→ READING TEXT:
((

Facebook has rolled out an extension to its security bug bounty, offering rewards to anyone with proof or first-hand knowledge of a policy violation of the type that led to the Cambridge Analytica scandal.
Facebook announced the new Data Abuse Bounty today as CEO Mark Zuckerberg was Washington preparing to testify before Congress about how the company handles user data, election meddling and what it's doing to act against threats before they occur.
Facebook COO Sheryl Sandberg said the program was aimed at exactly the type of behavior that led to Cambridge Analytica acquiring personal data on as many as 78 million Facebook users.
“We’re looking for cases where people or groups have collected data using an app connected to Facebook and then sold or transferred that data to another company where it can potentially be abused. This type of behavior is unacceptable and violates our policies,” wrote Sandberg.
Facebook is interested in data collected legitimately from a Facebook platform app that was then sold, stolen or transferred to another company without Facebook’s authorization.
Anyone who submits a report will need to have direct first-hand knowledge that data has been transferred to a third-party and proof that it has occurred in the form of personal user data from Facebook, emails, contracts and company names. Facebook won't accept illegally acquired evidence.

))

→ PROVIDED DATA:
((

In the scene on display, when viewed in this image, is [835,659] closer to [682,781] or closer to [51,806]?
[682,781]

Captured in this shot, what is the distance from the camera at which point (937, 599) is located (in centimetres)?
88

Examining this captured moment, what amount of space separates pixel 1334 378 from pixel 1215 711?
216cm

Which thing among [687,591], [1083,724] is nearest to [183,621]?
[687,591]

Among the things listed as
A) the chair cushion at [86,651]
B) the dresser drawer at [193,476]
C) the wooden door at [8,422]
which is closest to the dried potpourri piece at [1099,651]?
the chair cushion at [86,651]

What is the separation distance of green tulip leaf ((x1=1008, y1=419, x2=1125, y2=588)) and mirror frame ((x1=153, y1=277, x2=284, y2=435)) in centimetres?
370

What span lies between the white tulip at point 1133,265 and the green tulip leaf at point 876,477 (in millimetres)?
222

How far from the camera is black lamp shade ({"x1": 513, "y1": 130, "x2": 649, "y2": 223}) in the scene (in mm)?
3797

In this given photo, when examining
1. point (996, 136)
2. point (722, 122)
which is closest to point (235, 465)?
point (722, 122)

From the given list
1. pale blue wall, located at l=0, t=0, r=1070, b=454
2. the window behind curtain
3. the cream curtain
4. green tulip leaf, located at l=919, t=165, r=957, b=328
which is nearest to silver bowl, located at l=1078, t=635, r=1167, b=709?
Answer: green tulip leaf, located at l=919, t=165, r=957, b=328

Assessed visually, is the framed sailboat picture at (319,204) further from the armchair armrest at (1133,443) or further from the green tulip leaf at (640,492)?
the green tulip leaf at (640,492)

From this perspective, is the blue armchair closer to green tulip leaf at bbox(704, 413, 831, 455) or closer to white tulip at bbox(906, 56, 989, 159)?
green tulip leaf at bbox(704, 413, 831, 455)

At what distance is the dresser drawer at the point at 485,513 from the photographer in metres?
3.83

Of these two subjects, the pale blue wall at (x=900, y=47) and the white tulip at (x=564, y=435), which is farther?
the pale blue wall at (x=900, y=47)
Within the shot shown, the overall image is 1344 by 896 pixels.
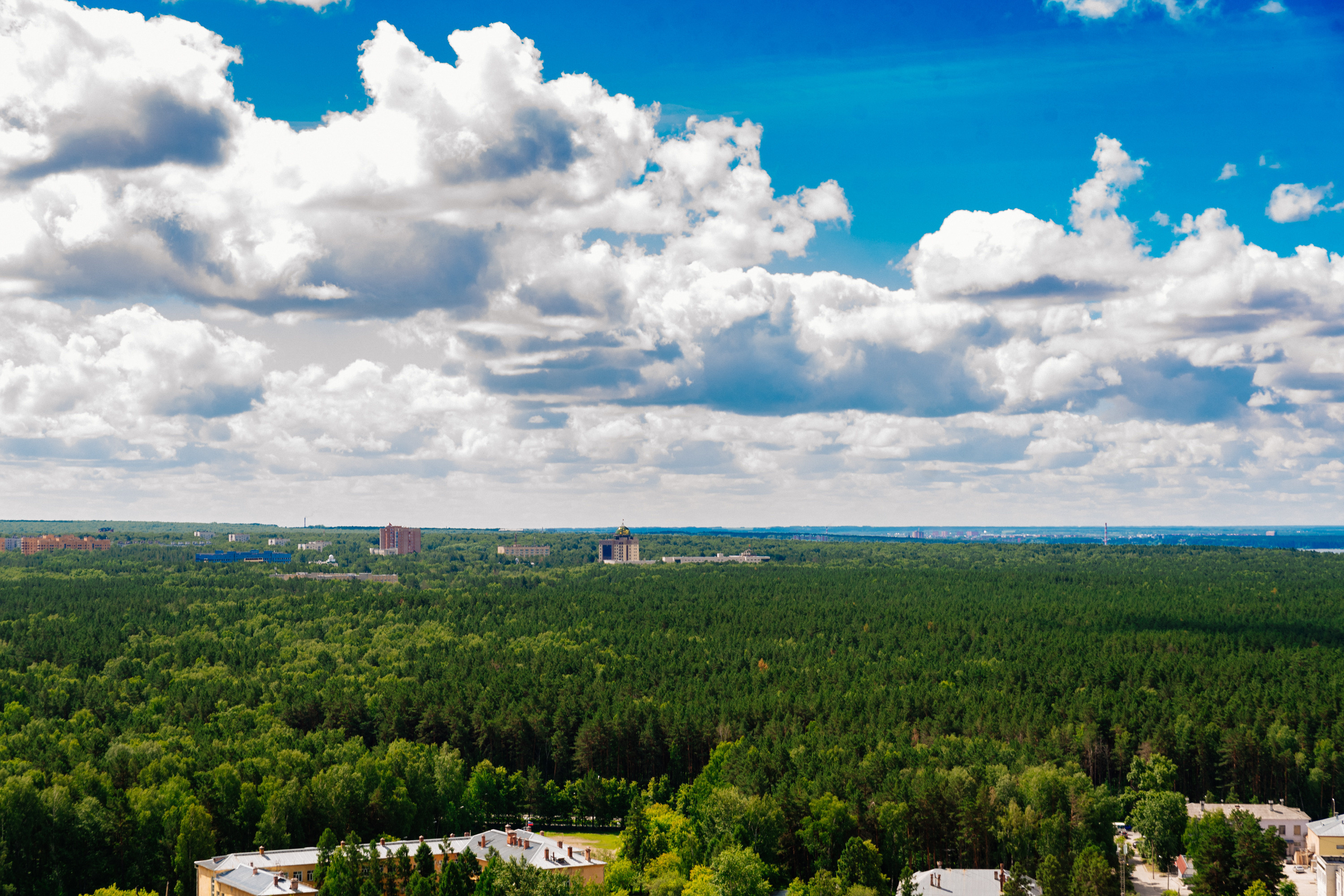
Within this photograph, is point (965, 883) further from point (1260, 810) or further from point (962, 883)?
point (1260, 810)

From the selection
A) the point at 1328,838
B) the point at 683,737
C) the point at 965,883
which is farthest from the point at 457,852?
the point at 1328,838

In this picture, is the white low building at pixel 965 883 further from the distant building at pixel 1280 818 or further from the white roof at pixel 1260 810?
the white roof at pixel 1260 810

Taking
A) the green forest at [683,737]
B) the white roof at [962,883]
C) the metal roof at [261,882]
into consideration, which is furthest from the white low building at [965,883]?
the metal roof at [261,882]

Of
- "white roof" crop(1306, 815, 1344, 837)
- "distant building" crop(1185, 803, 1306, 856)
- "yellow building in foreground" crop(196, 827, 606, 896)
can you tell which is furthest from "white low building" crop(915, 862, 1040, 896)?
"white roof" crop(1306, 815, 1344, 837)

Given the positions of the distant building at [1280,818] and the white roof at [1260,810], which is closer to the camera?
the distant building at [1280,818]

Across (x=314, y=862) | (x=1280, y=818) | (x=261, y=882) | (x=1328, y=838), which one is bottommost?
(x=1280, y=818)

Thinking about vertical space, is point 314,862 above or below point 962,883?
above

))

→ JOBS:
#1 In the article on Facebook's Data Abuse Bounty, rewrite the passage from "Facebook COO Sheryl" to "without Facebook’s authorization.", replacing "transferred" with "handed over".
#2 According to the article on Facebook's Data Abuse Bounty, personal data on up to how many Facebook users was acquired by Cambridge Analytica?
#3 Translate this sentence from the article on Facebook's Data Abuse Bounty into Spanish: "Facebook won't accept illegally acquired evidence."

→ THE SOLUTIONS:
#1
Facebook COO Sheryl Sandberg said the program was aimed at exactly the type of behavior that led to Cambridge Analytica acquiring personal data on as many as 78 million Facebook users.
“We’re looking for cases where people or groups have collected data using an app connected to Facebook and then sold or handed over that data to another company where it can potentially be abused. This type of behavior is unacceptable and violates our policies,” wrote Sandberg.
Facebook is interested in data collected legitimately from a Facebook platform app that was then sold, stolen or handed over to another company without Facebook’s authorization.

#2 As many as 78 million.

#3 Facebook no aceptará pruebas obtenidas ilegalmente.